Durant cette rencontre – en la veille de la fête de saint Ignace de Loyola – qui a duré une quarantaine de minutes, le pape François a salué toutes les personnes présentes, une à une ; puis il s’est assis et a entamé un dialogue. Nous publions la traduction de ce dialogue rendu public le 25 août 2016 par L’Osservatore Romano et la revue jésuite La Civiltà cattolica.
Dialogue du pape avec les jésuites polonais
Votre message arrive au cœur des jeunes. Comment faites-vous pour leur parler si efficacement ? Pourriez-vous nous donner quelques conseils pour travailler avec les jeunes ?

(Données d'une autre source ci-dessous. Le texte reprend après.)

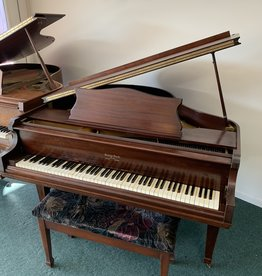 George Steck George Steck Baby Grand (Mahagony)(Pre-Owned)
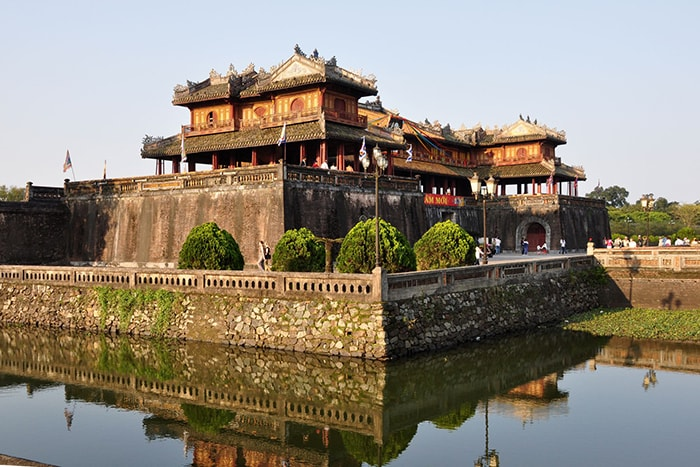 Cổng Ngọ Môn ở Huế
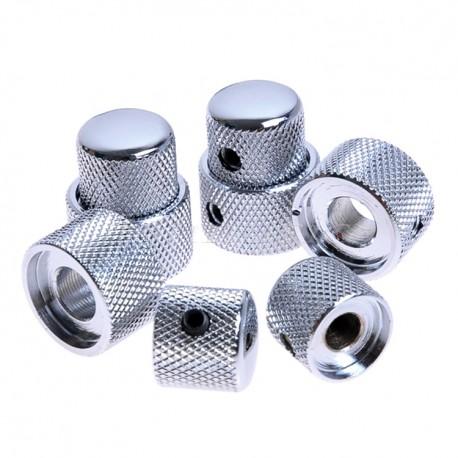 Dome knob cromato stacked set screw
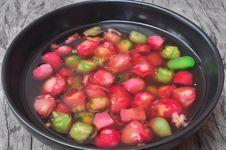 Thai Sweetmeat Royalty Free Stock Images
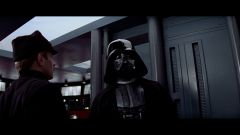 Star Wars A New Hope Bluray Capture 03 08
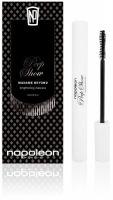 Napoleon Perdis Peep Show - Madame Beyond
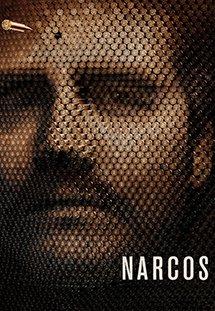 Cái Chết Trắng - Narcos Season 2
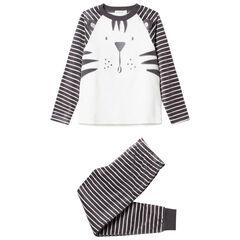Pyjama en velours motif tigre à rayures
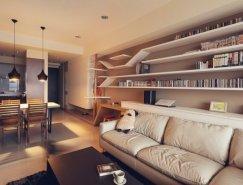 I-CHI现代简洁的家居装修设计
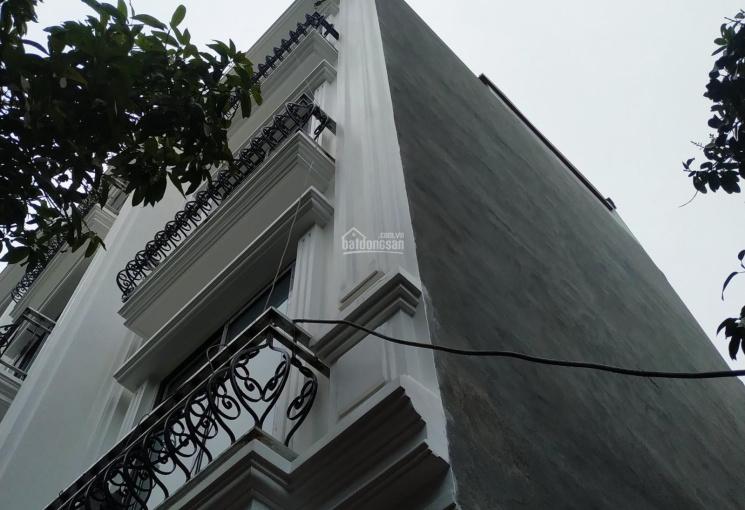 Gia đình tôi cần bán gấp nhà 32,5m2 x 4.5 tầng tại phường Thạch Bàn, Long Biên, Hà Nội
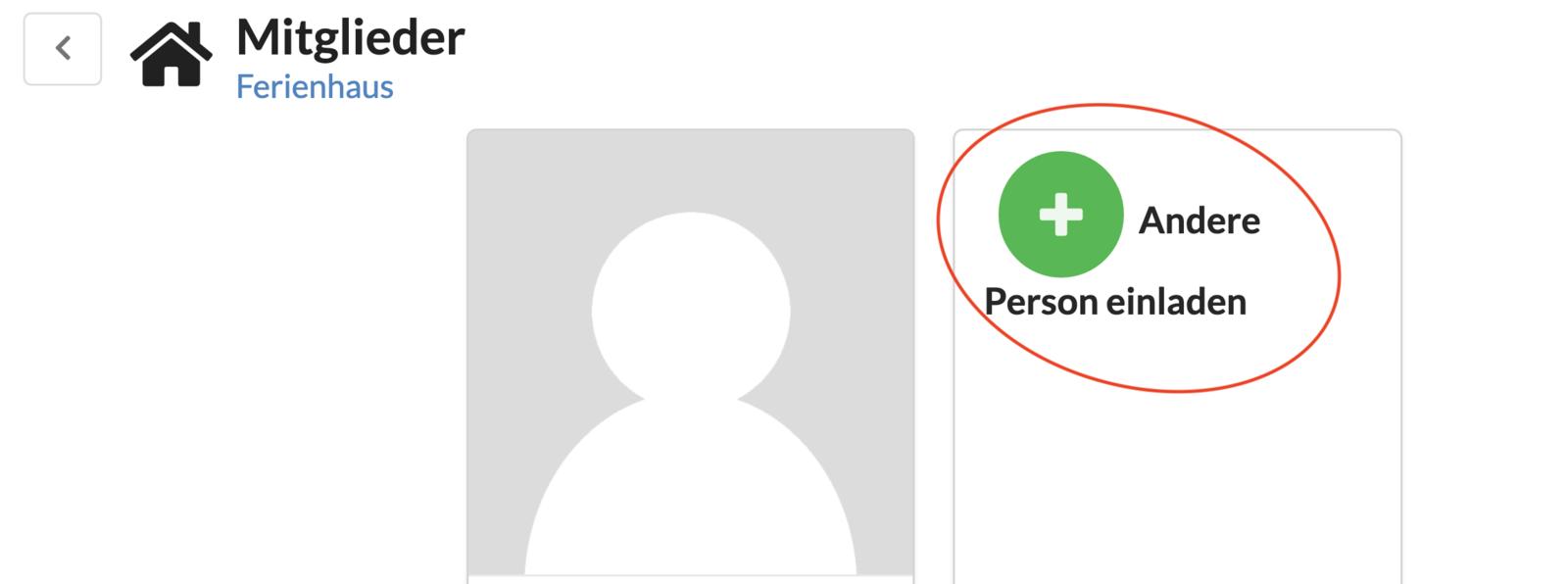"""Funktion """"Andere Person einladen"""" aufrufen"""
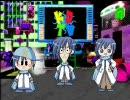 【ICEproject】KAITO DOWN TV #01【スピッツ特集】 thumbnail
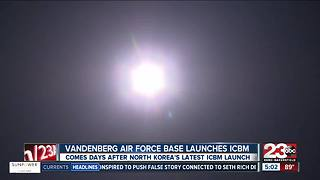 Missile test conducted at Vandenberg Air Force Base Wednesday morning - Video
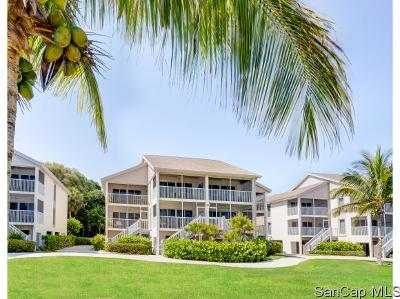 Sanibel Condo For Sale: 2255 W Gulf Dr #116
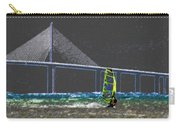 The Wind Surfer Carry-all Pouch by David Lee Thompson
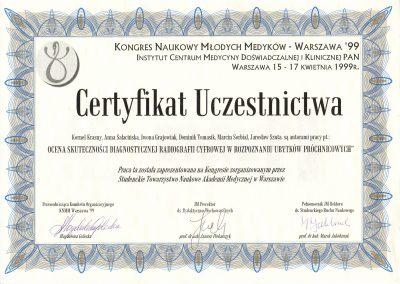 dr hab. n. med. Kornel Krasny (251)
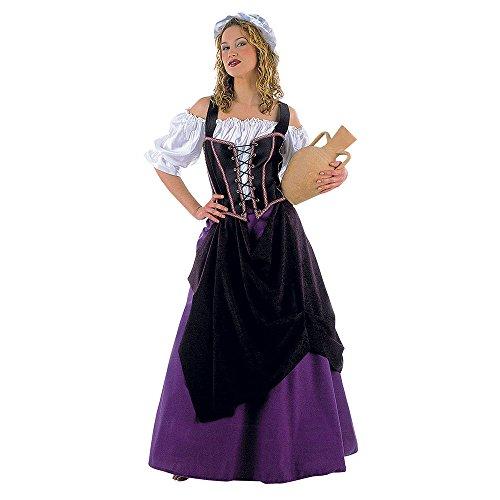 Logeuse Dames Costume Robe médiévale Vierge bierrière 4 pièces avec Capuche XS-XL - XL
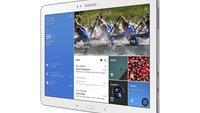 Samsung Galaxy NotePRO & TabPRO: Neues Tablet-Lineup mit 8.4, 10.1 und 12.2 Zoll vorgestellt [CES 2014]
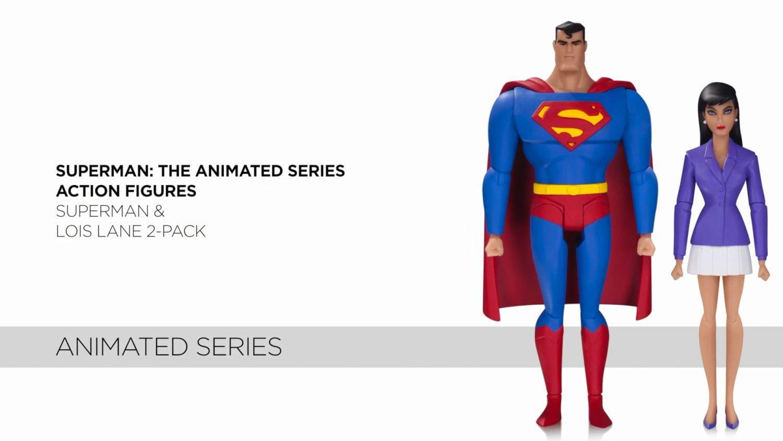 DC Collectibles San Diego Comic-Con 2016 Preview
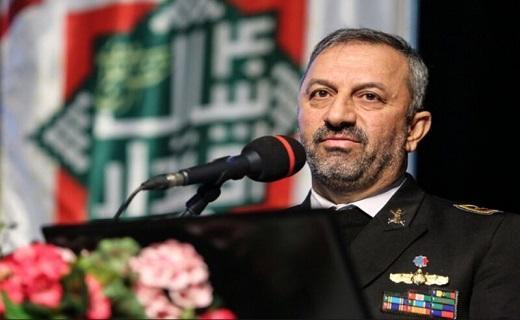 بومی سازی تمام تجهیزات نیروی دریایی ، توسعه سواحل مکران و دریای عمان بر عهده ارتش است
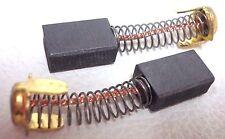 Hitachi New Genuine Brush Set 999043 C8FB2 C10FS C8FB WH22 M12SC Saws Routers ++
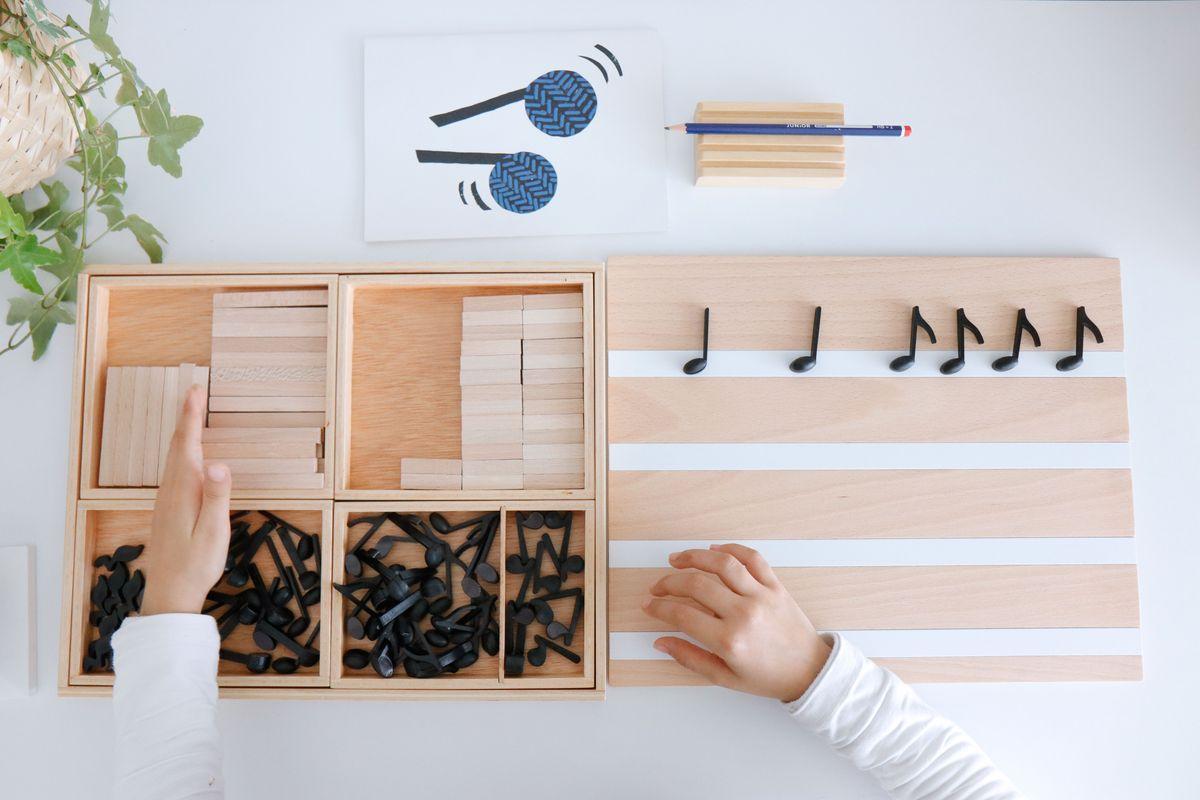 materiales-serclet-musica-42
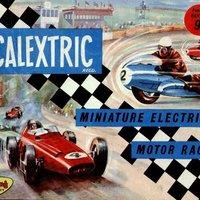 Scalextric katalógus 1963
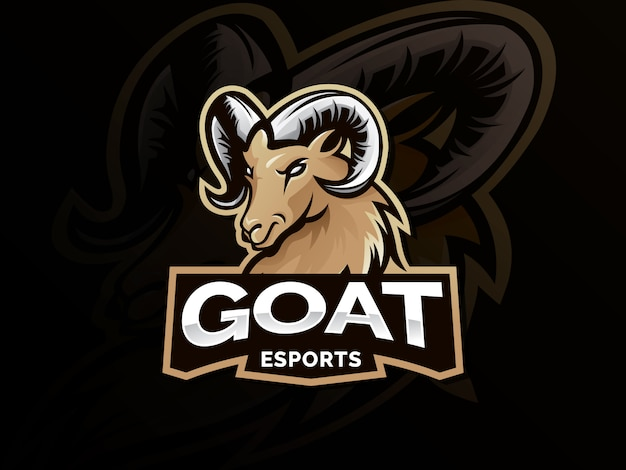 Mascote do logotipo de esporte de cabra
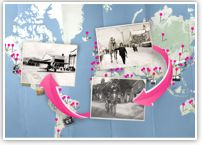 History Pin website.  Explore history through pictures, videos and stories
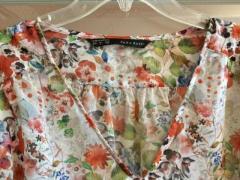 Продам Блузы Zara размер L - Изображение 2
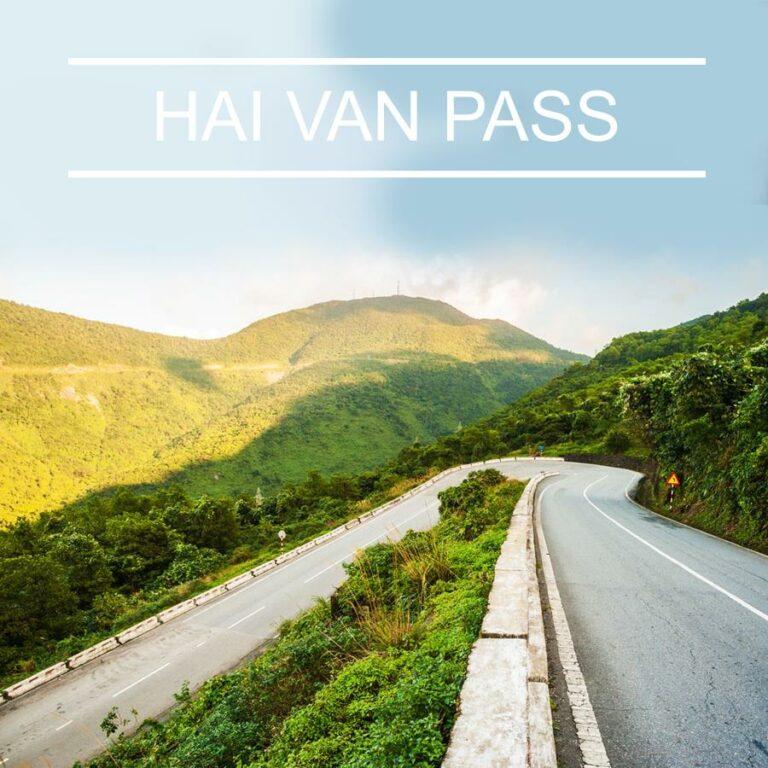 hai-van-pass-hura-cars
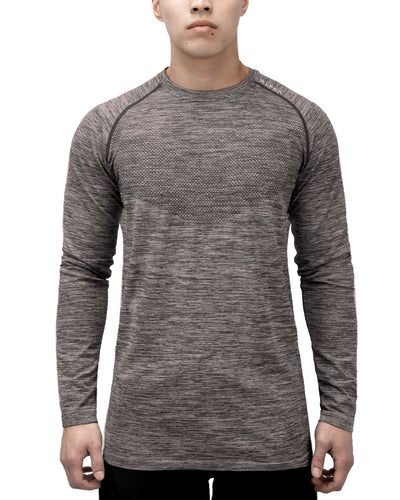 3D KNITTED™ Performance Shirt - Long Sleeve - Moon Rock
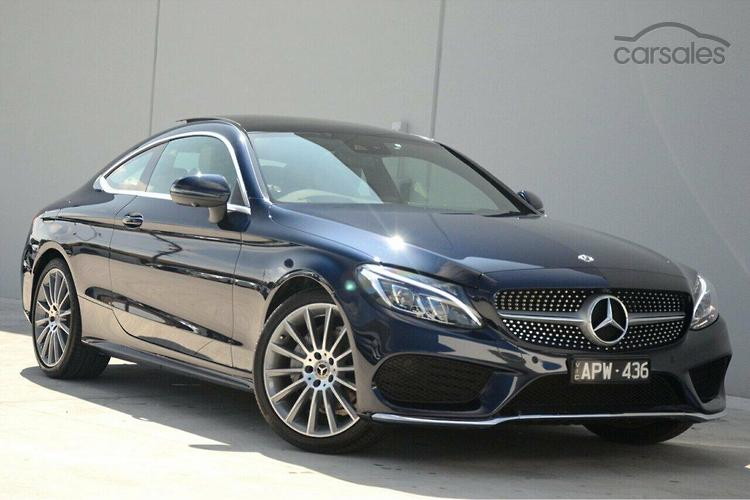 New Used Mercedes Benz C200 2 Doors Cars For Sale In Australia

Quand je parle, je dois regarder les gens dans les yeux. Ce n’est pas possible de regarder les yeux de tout le monde, mais je regarde les yeux de celui-ci, celui-ci, celui-ci… et ils se sentent tous regardés. C’est quelque chose qui m’est spontané. Je fais comme cela avec les jeunes. Mais ensuite, les jeunes, quand tu parles avec eux, il posent des questions… Aujourd’hui, au déjeuner, ils m’ont posé quelques questions… Ils m’ont même demandé comment je me confesse. Ils n’ont pas de pudeur. Ils posent des questions directes. Et à un jeune il faut toujours répondre par la vérité. Aujourd’hui, au déjeuner, à un certain point, nous en sommes venus à parler de la confession. Un jeune m’a demandé : « Et vous, comment vous confessez-vous ? ». Et il a commencé à me parler de lui. Il m’a dit : « Dans mon pays il y a eu des scandales liés aux prêtres et nous n’avons pas le courage de nous confesser à tel prêtre qui a vécu ces scandales. Je n’y arrive pas ». Vous voyez : ils te disent la vérité, parfois ils te font des reproches… Les jeunes parlent directement. Ils veulent la vérité ou au moins un clair « je ne sais pas comment te répondre ». Il ne faut jamais trouver des subterfuges avec les jeunes. C’est pareil avec la prière. Ils m’ont demandé : « Comment priez-vous ? » Si tu réponds une théorie, ils sont déçus. Les jeunes sont généreux. Mais le travail avec eux nécessite aussi de la patience, beaucoup de patience. L’un d’eux m’a demandé aujourd’hui : « Que puis-je dire à un ami ou une amie qui ne croit pas en Dieu pour qu’il puisse devenir croyant ? » Voilà : on voit que parfois les jeunes ont besoin de « recettes ». Alors il faut être prêts à corriger cette attitude de demande de recettes et de réponses toute prêtes. J’ai répondu : « Regarde, la dernière chose que tu doives faire est de dire quelque chose. Commence par faire quelque chose. Ensuite ce sera lui ou elle qui te demandera des explications sur la manière dont tu vie, et pourquoi ». Voilà : il faut être direct, direct avec la vérité.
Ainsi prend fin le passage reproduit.